» **Problem description**
Line by line, output the data that follows exactly as written.

━━━━━ Material provided

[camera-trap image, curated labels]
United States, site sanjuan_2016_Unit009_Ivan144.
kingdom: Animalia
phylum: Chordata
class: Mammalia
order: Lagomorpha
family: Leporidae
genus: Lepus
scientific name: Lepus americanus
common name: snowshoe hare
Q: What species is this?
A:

━━━━━━━━━━

» **Solution to this problem**
[camera-trap image, curated labels]
United States, site sanjuan_2016_Unit009_Ivan144.
kingdom: Animalia
phylum: Chordata
class: Mammalia
order: Lagomorpha
family: Leporidae
genus: Lepus
scientific name: Lepus americanus
common name: snowshoe hare
Q: What species is this?
A:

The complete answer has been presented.